# What is the smallest possible planet with same sea level atmospheric pressure as Earth? [closed]

Suppose there is a planet made of pure tungsten (a quite common and heavy element), with perfect spherical shape.

Which should be its radius so that the air pressure and ground/sea level is the same as on earth ?

I don't know if it is sufficient to have a 1G gravity, because the smaller radius could affect the density of the atmosphere as the gravity will decrease differently that from earth.

For sake of simplificy, say that this planet is on the same orbit as Earth, orbiting around a twin of our Sun. Also magnetic field and atmosphere composition should be comparable to the Earth's one (altough this is not realistic, due to the lack of body of waters).

• I'm voting to close this question as off-topic because it is purely hypothetical (astronomy.meta.stackexchange.com/a/298/1569) – user1569 Oct 29 '18 at 15:25
• Gravity will not decrease differently above the ground level. Gravitational force depends on the distance from the center and on the total mass between you and the center. How the mass is distributed doesn't matter. – Carl Witthoft Oct 29 '18 at 17:53
• @CarlWitthoft The gravitational field profile would of course be different. $dg/dr = 2GM/r^3$. $M$ is the same but $r$ would be smaller. – ProfRob Oct 29 '18 at 22:36
• @RobJeffries Yeah, true that. $r$ is smaller at the surface, which changes the atmospheric profile until you get up to the equivalent of Earth's radius.
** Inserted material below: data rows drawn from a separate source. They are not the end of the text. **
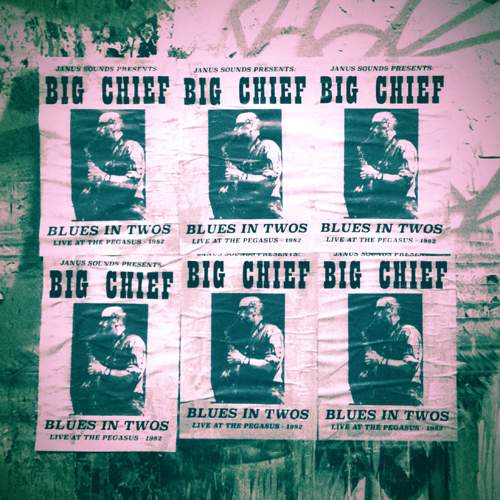 BIG CHIEF - Blues In Twos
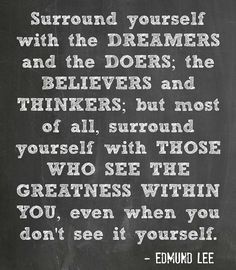 Dreamers, Doers, Believers, Thinkers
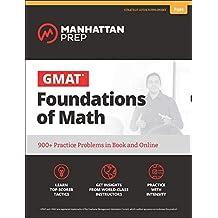 GMAT Foundations of Math (Manhattan Prep GMAT Strategy Guides)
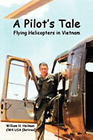 A Pilot's Tale - Flying Helicopters in Vietnam by William Heilman: New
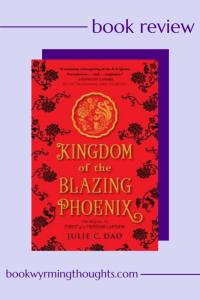 kingdom-of-the-blazing-phoenix-julie-c-dao-review-pin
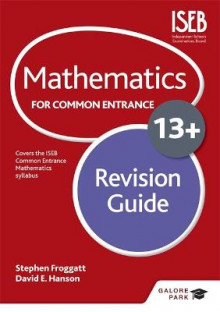 Mathematics for Common Entrance 13+ Revision Guide av Stephen Froggatt og David Hanson (Heftet)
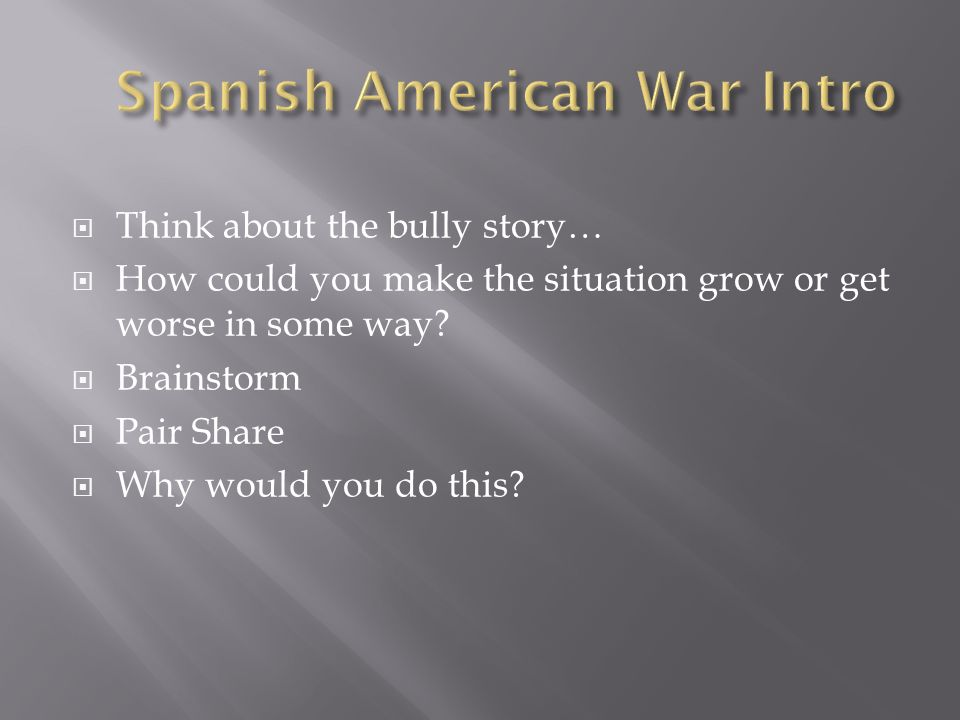 Spanish American War Intro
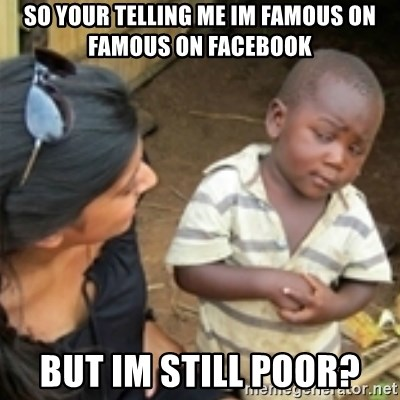 Skeptical african kid  - So your telling me im famous on famous on facebook But im still poor?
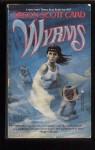 Wyrms - Orson Scott Card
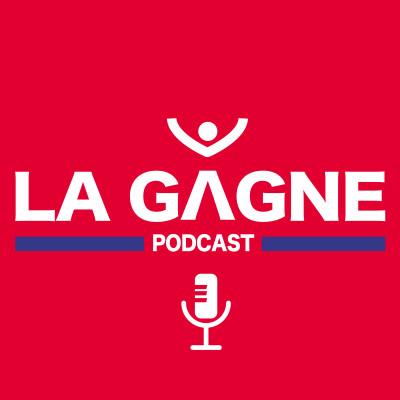 LA GAGNE Podcast cover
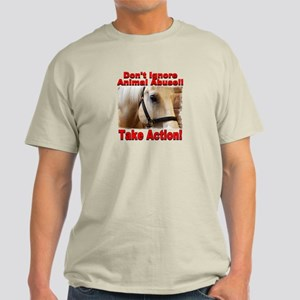 Don't ignore animal abuse... Light T-Shirt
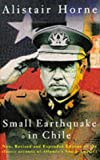 Small Earthquake in Chile: A Visit to Allende's South America (0333517563) by Horne, Alistair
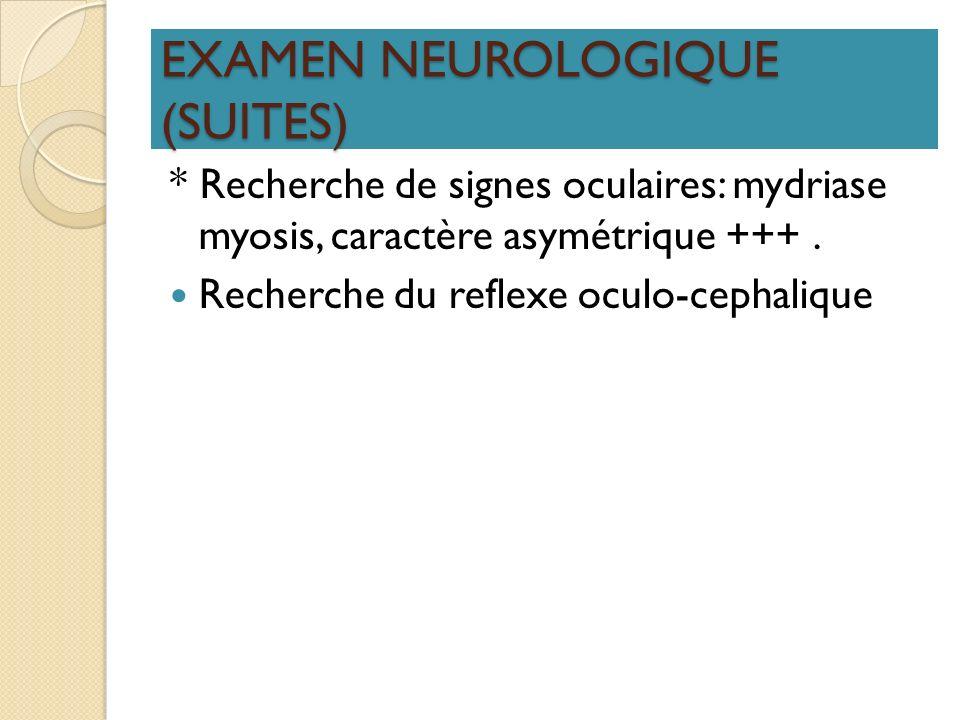 EXAMEN NEUROLOGIQUE (SUITES) * Recherche de signes oculaires: mydriase myosis, caractère asymétrique +++. Recherche du reflexe oculo-cephalique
Sorry about that. – Carl Witthoft Oct 30 '18 at 12:58
• There's not enough information in the question to constrain things. Is the planet's mass supposed to be same as the Earth's? Is the mass of the atmosphere supposed to be the same? You could have a planet with the same mass and radius as the Earth, with a much higher air pressure (see Venus), or with zero air pressure, depending on how much of an atmosphere you give it. – Peter Erwin Oct 30 '18 at 13:26

In the textbook treatment the pressure decreases exponentially with height as $$P(z)=P(0)\exp(-z/H)$$ where $$H=kT/mg$$ is the scale height of the atmosphere. This assumes that the gravity $$g$$ is constant with altitude, which is a decent approximation for planets with an atmospheric height much smaller than their radius. Since $$H$$ is about 8 km for Earth, this makes sense to use.
For an atmosphere with Earth-like temperature $$T$$ and mean molecular mass $$m$$ it would hence seem that for the tungsten planet that if we want $$P(0)$$ to be like on Earth $$g$$ must be equal to Earth's 9.82 m/s$$^2$$. So if we have a planet with $$g=G\rho (4\pi r^3/3)/r^2$$, we get $$r=3g/4\pi G\rho$$. For $$\rho=19300$$ kg/m$$^3$$ this gives $$r=1820$$ km.
The limit is met somewhere before white dwarf density. They have a density of about a billion kg/m$$^3$$ and a 35 meter radius white dwarf would have terrestrial surface gravity. At this point the above approximation has broken down (the scale height is bigger than the radius), and besides the low gravity would not be enough to hold it together. The real determinant of the limit will be the highest density material you can get that is stable at (near) zero pressure. For molecular matter tungsten is likely close to the limit, and we have reason to doubt degenerate white dwarf matter is up to the job.